__Required action__
At the line with "family: Cricetidae", start repeating the data, and continue line by line through the final line, exactly.

*** Source data ***

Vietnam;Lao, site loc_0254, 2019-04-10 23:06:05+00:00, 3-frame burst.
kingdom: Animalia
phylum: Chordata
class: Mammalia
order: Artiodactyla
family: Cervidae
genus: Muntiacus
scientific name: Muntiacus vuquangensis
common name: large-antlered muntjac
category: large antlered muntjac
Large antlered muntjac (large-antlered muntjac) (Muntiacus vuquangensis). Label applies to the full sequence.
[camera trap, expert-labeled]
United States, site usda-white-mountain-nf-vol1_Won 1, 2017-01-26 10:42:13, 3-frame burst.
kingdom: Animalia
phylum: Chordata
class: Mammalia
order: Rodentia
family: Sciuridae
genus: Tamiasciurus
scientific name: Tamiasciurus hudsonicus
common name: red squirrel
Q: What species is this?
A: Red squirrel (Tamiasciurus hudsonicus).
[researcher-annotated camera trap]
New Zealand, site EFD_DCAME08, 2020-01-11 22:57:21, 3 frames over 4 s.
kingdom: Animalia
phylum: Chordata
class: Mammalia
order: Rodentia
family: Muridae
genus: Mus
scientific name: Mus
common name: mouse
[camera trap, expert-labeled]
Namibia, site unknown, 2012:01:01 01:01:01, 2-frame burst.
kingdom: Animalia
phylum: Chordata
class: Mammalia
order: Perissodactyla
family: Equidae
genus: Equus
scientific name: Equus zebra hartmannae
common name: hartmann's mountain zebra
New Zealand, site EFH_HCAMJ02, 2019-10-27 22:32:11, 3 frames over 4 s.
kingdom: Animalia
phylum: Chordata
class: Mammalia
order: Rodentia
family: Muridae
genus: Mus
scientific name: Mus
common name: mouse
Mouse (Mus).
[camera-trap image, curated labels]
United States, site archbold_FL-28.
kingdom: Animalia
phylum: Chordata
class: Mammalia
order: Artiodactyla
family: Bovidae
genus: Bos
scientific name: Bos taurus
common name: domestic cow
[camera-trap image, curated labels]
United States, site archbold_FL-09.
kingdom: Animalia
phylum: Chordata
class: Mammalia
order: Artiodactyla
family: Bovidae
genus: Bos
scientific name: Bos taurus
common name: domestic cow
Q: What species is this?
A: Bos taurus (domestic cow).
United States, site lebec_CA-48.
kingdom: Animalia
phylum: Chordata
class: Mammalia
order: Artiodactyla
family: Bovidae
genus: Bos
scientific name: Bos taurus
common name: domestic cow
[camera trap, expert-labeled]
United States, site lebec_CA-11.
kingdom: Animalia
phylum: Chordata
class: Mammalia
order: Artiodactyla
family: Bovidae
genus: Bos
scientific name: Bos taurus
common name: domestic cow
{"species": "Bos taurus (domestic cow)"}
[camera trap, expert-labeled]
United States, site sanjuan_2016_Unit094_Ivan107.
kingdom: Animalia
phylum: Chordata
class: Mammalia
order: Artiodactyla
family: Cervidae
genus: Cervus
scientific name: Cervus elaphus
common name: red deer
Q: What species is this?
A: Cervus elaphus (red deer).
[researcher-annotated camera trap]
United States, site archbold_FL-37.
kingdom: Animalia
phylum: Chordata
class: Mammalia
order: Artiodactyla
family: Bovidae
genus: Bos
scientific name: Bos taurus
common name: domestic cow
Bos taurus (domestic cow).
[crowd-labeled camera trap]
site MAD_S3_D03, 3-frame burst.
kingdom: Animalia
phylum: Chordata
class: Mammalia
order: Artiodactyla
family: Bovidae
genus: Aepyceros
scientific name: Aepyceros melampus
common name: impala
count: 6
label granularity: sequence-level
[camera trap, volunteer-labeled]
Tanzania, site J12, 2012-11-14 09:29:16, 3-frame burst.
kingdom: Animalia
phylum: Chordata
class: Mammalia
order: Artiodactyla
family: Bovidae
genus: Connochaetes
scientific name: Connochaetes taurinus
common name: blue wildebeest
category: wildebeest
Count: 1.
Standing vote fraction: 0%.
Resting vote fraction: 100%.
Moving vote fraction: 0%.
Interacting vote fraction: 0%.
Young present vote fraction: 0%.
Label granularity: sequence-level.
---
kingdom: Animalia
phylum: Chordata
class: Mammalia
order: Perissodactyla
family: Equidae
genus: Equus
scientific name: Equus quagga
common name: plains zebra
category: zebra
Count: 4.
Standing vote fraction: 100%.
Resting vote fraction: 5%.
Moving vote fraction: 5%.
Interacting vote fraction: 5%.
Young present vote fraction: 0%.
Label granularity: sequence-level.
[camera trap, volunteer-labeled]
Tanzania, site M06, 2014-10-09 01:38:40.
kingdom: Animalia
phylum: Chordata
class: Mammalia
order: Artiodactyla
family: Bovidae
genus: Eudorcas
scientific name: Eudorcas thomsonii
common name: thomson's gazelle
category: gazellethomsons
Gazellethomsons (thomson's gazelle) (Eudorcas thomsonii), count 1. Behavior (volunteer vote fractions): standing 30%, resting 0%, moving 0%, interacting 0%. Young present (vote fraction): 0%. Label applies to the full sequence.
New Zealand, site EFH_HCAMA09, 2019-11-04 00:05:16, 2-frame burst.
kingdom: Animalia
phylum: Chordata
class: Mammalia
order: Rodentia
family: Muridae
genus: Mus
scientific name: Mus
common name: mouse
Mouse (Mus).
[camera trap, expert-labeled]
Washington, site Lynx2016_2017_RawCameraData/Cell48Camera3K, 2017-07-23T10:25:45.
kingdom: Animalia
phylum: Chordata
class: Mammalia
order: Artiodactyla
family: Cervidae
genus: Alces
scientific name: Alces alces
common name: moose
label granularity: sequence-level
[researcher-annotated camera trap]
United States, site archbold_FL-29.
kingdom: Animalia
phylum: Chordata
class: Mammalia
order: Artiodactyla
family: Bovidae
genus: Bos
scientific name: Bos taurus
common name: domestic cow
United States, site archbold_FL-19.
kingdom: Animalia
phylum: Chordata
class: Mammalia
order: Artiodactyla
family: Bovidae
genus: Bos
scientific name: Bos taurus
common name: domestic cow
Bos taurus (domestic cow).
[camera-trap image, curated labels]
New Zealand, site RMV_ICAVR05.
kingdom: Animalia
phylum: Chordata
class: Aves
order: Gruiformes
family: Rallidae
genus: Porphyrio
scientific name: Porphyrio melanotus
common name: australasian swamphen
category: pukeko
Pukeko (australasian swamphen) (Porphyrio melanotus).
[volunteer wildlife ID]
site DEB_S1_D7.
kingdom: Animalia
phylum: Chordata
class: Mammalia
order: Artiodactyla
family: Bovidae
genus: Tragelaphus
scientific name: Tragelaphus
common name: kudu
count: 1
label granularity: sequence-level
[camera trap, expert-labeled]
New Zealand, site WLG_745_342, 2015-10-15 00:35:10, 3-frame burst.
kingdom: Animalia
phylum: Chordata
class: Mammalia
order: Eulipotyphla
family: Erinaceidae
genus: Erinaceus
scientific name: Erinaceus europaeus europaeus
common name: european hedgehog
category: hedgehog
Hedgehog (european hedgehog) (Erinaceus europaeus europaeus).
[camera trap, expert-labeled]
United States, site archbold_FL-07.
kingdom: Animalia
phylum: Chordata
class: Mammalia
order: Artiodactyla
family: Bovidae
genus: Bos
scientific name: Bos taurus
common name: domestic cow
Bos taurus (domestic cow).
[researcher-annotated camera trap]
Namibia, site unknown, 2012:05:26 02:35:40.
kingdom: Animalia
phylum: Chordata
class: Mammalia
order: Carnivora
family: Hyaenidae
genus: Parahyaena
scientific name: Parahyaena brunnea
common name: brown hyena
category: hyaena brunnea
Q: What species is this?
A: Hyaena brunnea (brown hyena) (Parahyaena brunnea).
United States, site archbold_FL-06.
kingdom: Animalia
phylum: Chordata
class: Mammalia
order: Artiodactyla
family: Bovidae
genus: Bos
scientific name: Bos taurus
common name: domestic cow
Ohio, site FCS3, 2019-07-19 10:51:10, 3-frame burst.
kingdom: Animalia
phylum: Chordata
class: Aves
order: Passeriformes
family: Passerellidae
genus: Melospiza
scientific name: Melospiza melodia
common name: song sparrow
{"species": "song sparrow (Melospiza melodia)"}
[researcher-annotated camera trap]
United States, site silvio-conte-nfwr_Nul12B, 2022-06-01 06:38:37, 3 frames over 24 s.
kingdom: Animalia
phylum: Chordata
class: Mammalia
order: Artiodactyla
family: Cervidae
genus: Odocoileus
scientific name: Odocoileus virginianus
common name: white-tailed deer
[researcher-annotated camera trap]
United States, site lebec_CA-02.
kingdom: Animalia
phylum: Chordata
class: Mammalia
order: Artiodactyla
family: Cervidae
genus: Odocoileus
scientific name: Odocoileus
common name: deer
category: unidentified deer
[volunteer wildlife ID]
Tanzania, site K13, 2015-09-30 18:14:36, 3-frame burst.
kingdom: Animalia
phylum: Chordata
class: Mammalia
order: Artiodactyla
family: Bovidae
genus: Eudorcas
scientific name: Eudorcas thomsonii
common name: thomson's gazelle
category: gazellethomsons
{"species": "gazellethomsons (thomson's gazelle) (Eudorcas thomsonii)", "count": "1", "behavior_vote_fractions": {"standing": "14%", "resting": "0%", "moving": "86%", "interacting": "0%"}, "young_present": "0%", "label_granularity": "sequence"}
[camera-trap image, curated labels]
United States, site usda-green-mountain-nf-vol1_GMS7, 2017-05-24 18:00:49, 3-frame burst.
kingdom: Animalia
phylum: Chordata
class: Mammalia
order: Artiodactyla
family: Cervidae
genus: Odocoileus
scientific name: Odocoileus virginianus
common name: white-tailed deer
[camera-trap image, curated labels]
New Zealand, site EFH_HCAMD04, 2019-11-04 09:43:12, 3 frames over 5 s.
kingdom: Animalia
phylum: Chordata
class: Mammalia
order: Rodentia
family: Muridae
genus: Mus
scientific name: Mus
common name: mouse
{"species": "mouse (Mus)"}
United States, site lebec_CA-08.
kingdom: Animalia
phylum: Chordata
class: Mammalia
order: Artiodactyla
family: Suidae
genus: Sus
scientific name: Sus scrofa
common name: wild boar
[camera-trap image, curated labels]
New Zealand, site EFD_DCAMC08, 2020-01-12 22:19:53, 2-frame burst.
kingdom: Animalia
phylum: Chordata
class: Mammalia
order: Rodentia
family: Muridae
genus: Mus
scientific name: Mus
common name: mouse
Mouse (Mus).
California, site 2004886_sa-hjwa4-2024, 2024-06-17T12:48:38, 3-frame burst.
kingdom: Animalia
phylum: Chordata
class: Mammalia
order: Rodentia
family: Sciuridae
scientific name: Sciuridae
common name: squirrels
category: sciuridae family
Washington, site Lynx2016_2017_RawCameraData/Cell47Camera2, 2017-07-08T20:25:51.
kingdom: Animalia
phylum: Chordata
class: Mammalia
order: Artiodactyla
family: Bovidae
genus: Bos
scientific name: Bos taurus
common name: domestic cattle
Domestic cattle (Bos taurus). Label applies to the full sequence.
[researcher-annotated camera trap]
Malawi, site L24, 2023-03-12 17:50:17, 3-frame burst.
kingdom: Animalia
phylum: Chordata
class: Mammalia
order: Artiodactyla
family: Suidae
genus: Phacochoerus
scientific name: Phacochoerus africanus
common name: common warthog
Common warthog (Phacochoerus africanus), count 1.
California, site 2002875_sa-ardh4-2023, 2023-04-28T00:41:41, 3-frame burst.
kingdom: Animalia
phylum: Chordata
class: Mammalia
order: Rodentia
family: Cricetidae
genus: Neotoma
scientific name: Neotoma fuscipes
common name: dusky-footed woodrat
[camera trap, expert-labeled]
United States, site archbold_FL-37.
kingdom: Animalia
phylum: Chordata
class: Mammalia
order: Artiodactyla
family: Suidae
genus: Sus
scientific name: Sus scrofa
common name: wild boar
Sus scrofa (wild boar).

*** End of Source data ***

__Answer section__
family: Cricetidae
genus: Neotoma
scientific name: Neotoma fuscipes
common name: dusky-footed woodrat
[camera trap, expert-labeled]
United States, site archbold_FL-37.
kingdom: Animalia
phylum: Chordata
class: Mammalia
order: Artiodactyla
family: Suidae
genus: Sus
scientific name: Sus scrofa
common name: wild boar
Sus scrofa (wild boar).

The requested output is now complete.